* Requirement *
Reproduce the lines of the records verbatim, from the line containing "In terms of" up to and including the line containing "4.39 metres".
----- Dataset extract
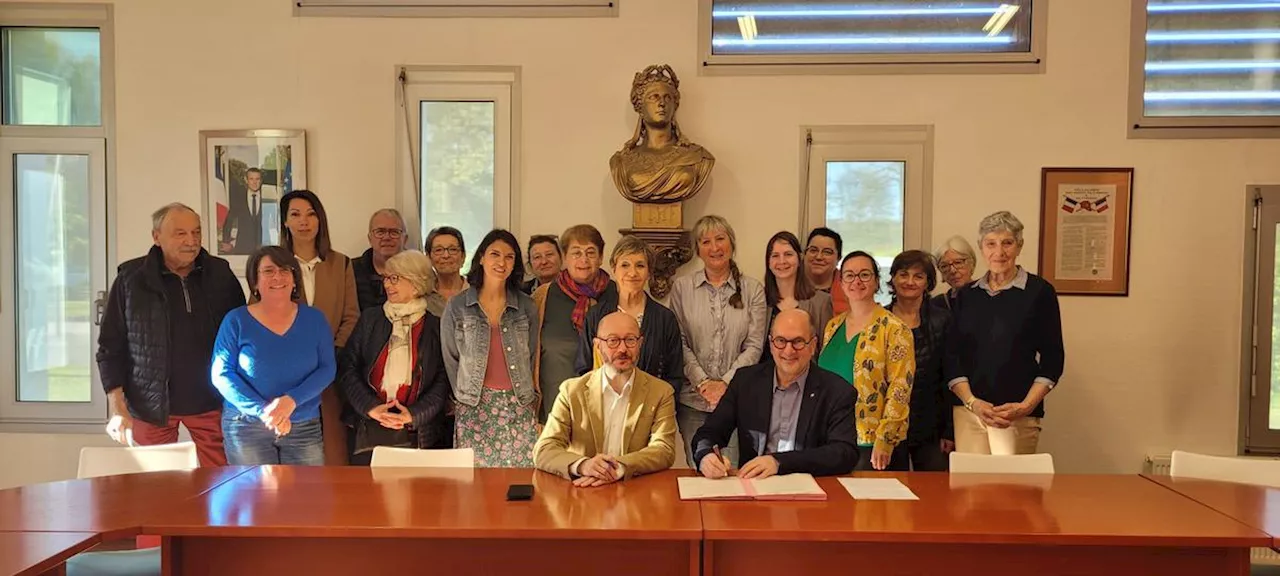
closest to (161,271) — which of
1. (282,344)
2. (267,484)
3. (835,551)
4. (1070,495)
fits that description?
(282,344)

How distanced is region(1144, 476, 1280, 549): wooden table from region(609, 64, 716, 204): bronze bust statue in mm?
2492

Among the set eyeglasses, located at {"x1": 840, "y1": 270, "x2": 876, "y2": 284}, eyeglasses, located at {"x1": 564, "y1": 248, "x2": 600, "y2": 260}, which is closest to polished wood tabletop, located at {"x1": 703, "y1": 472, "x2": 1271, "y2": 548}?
eyeglasses, located at {"x1": 840, "y1": 270, "x2": 876, "y2": 284}

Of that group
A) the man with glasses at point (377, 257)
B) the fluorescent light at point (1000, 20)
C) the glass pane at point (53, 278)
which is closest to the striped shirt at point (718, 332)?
the man with glasses at point (377, 257)

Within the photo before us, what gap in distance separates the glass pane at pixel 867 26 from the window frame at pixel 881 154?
46cm

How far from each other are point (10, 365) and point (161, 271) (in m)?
2.40

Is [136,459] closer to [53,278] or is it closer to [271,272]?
[271,272]

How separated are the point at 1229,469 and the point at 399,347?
121 inches

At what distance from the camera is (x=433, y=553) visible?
6.58 ft

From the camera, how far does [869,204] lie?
14.7ft

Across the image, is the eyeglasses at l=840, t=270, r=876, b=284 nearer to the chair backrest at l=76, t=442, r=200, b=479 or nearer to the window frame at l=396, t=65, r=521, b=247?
the window frame at l=396, t=65, r=521, b=247

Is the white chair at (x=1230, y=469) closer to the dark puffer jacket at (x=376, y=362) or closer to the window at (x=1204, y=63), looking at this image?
the window at (x=1204, y=63)

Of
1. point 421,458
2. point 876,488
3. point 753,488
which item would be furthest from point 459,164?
point 876,488

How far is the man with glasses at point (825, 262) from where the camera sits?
3.72m

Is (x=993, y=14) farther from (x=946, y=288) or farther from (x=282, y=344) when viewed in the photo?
(x=282, y=344)
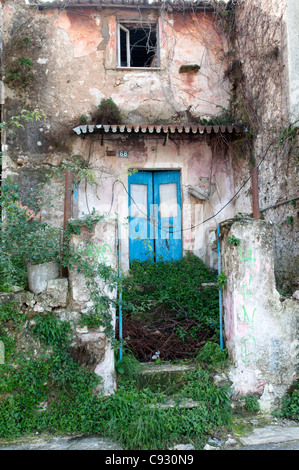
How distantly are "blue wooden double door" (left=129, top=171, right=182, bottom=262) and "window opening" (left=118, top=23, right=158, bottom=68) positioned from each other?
283 centimetres

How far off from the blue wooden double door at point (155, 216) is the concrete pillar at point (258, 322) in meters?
3.68

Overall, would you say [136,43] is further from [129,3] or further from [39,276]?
[39,276]

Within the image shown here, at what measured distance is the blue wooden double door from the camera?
8.13m

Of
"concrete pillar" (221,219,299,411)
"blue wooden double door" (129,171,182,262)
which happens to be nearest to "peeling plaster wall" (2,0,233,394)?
"blue wooden double door" (129,171,182,262)

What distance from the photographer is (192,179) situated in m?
8.30

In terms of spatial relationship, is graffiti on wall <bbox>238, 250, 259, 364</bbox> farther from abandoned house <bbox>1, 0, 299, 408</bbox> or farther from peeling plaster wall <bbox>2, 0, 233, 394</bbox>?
peeling plaster wall <bbox>2, 0, 233, 394</bbox>

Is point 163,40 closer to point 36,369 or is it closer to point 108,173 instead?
point 108,173

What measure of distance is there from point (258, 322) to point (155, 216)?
4.39 metres

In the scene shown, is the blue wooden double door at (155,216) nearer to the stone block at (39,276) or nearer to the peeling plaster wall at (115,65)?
the peeling plaster wall at (115,65)

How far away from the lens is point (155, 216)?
8.33 metres

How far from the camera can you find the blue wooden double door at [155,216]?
813cm

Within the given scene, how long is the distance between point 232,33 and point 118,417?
27.1 feet

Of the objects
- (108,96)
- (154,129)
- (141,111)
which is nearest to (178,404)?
(154,129)

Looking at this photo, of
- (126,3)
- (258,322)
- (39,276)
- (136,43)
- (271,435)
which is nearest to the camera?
----------
* The response *
In terms of spatial relationship, is graffiti on wall <bbox>238, 250, 259, 364</bbox> farther from abandoned house <bbox>1, 0, 299, 408</bbox> or farther from peeling plaster wall <bbox>2, 0, 233, 394</bbox>?
peeling plaster wall <bbox>2, 0, 233, 394</bbox>

Is point 163,40 closer to point 36,369 or is it closer to point 108,173 instead?
point 108,173

What measure of distance is there from point (258, 322) to point (155, 216)?
4.39 metres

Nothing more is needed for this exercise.